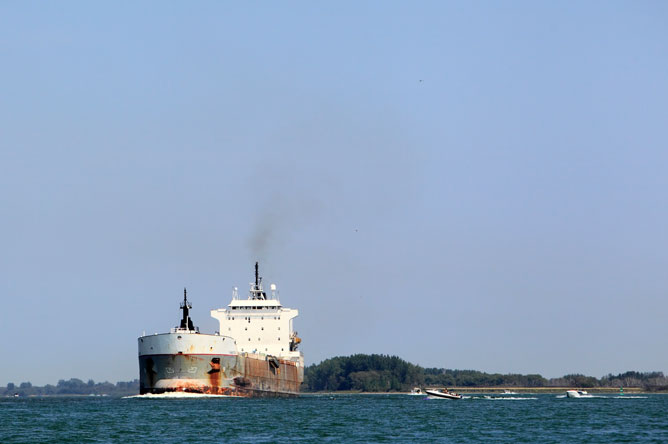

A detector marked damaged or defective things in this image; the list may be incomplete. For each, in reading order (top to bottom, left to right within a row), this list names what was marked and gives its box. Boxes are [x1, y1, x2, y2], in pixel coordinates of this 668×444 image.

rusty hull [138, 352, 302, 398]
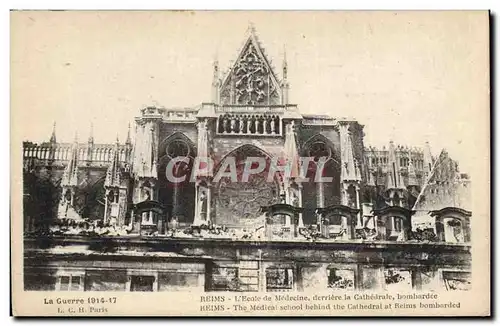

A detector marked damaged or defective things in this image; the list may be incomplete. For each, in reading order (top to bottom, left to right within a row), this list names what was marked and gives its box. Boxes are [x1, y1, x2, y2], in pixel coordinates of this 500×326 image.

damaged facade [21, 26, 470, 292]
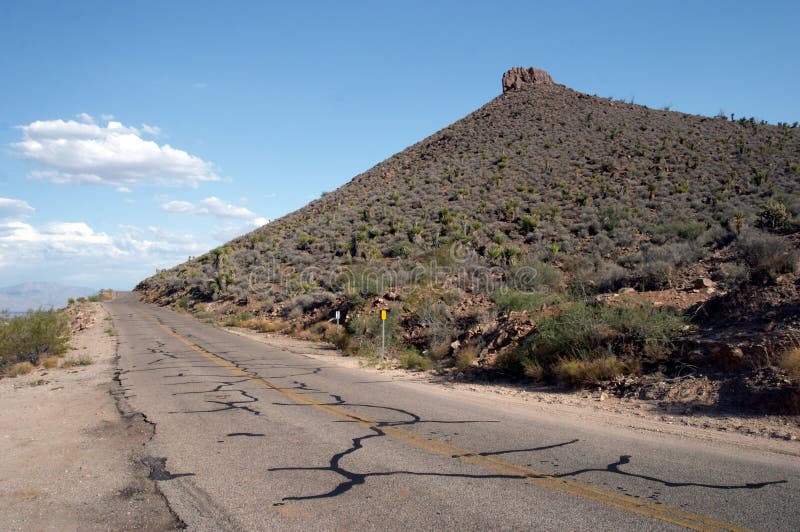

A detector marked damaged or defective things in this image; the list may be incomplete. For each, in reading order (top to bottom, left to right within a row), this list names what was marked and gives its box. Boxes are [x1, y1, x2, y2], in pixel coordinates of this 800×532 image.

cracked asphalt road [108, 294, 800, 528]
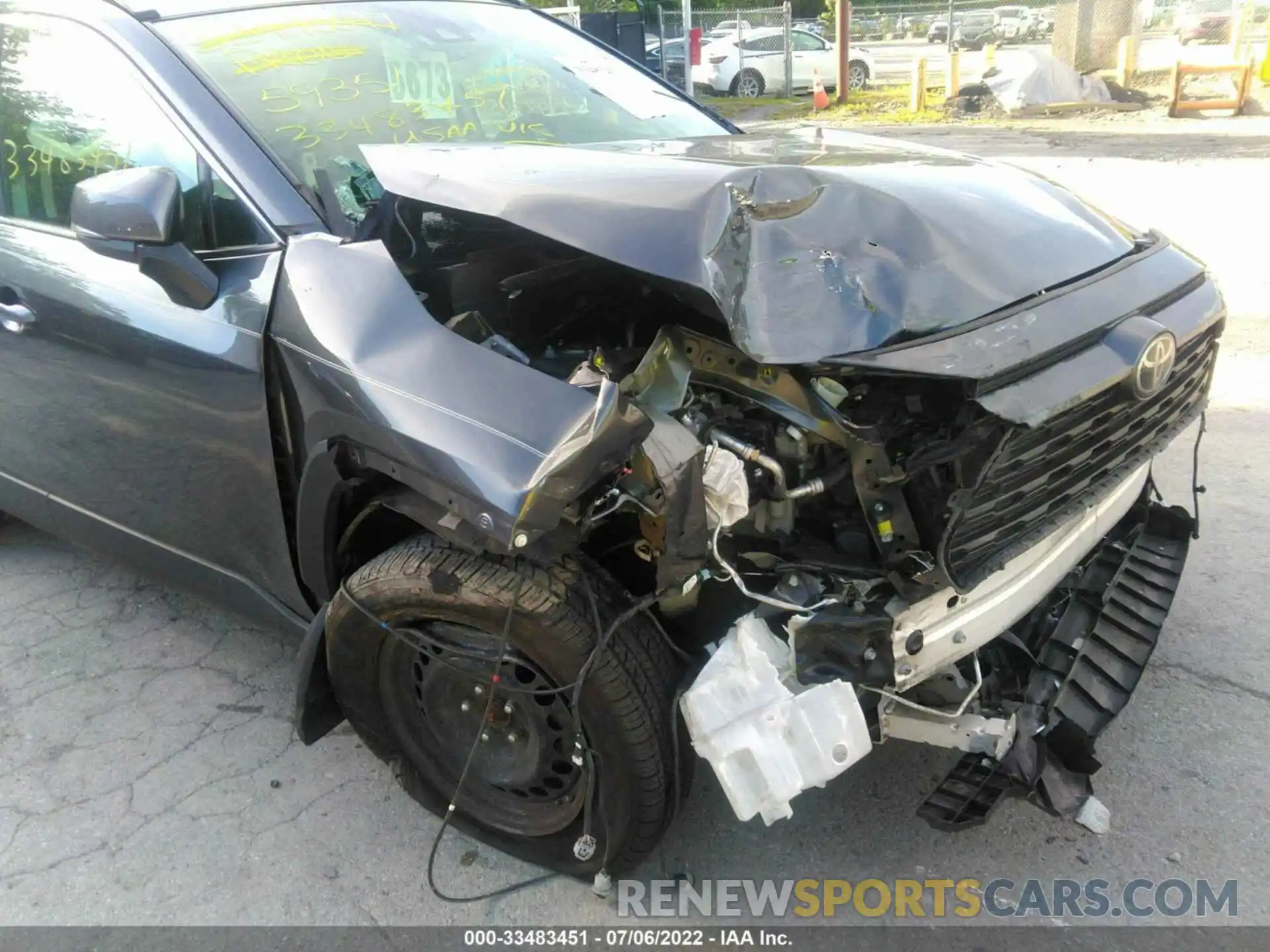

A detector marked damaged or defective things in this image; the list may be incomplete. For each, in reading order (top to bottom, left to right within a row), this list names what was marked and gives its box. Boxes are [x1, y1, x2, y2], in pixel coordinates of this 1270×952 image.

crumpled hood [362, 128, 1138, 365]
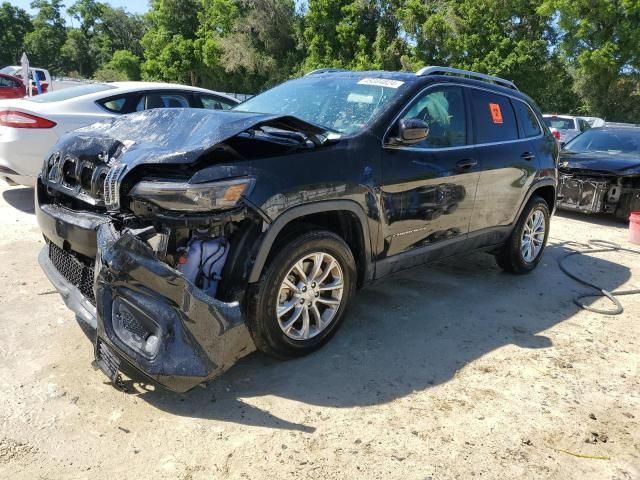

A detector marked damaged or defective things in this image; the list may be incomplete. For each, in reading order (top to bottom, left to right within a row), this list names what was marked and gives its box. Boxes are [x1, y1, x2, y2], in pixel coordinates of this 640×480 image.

────────────────────────────────────────

**About this exercise**
None of the pictures should be carried over when the data above is transcribed exactly.

**Exercise solution**
A detector marked damaged or defective things in this image; the list may be incomplete. For each, in reading order (top to bottom, left to right within a row), this list names what was marked and gives its box. Boxes are [x1, y1, x2, y2], in pixel coordinates of this 668×444 image.

rusty hull [138, 352, 302, 398]

A detector marked damaged or defective things in this image; the list may be incomplete. For each, in reading order (top to bottom, left to right within a row), this list names what was marked and gives its box. Boxes are [x1, y1, x2, y2], in pixel coordinates of this 500×326 image.

damaged facade [21, 26, 470, 292]

A detector marked damaged or defective things in this image; the list may be incomplete. For each, in reading order (top to bottom, left to right within a row), this list names what was marked and gives its box. Boxes are [x1, y1, x2, y2], in pixel coordinates of this 800×532 image.

cracked asphalt road [108, 294, 800, 528]

A detector marked damaged or defective things in this image; the list may be incomplete. For each, in reading order (top to bottom, left to right within a row), this list names what was marked and gives its box. Boxes are [x1, y1, x2, y2], in pixel coordinates of this 1270×952 image.

crumpled hood [362, 128, 1138, 365]

A detector marked damaged or defective things in this image; the list may be incomplete. For each, in reading order (top to bottom, left to right within a row), this list names what was marked and gives its box. Boxes are [x1, y1, x2, y2], in pixel coordinates of this 640×480 image.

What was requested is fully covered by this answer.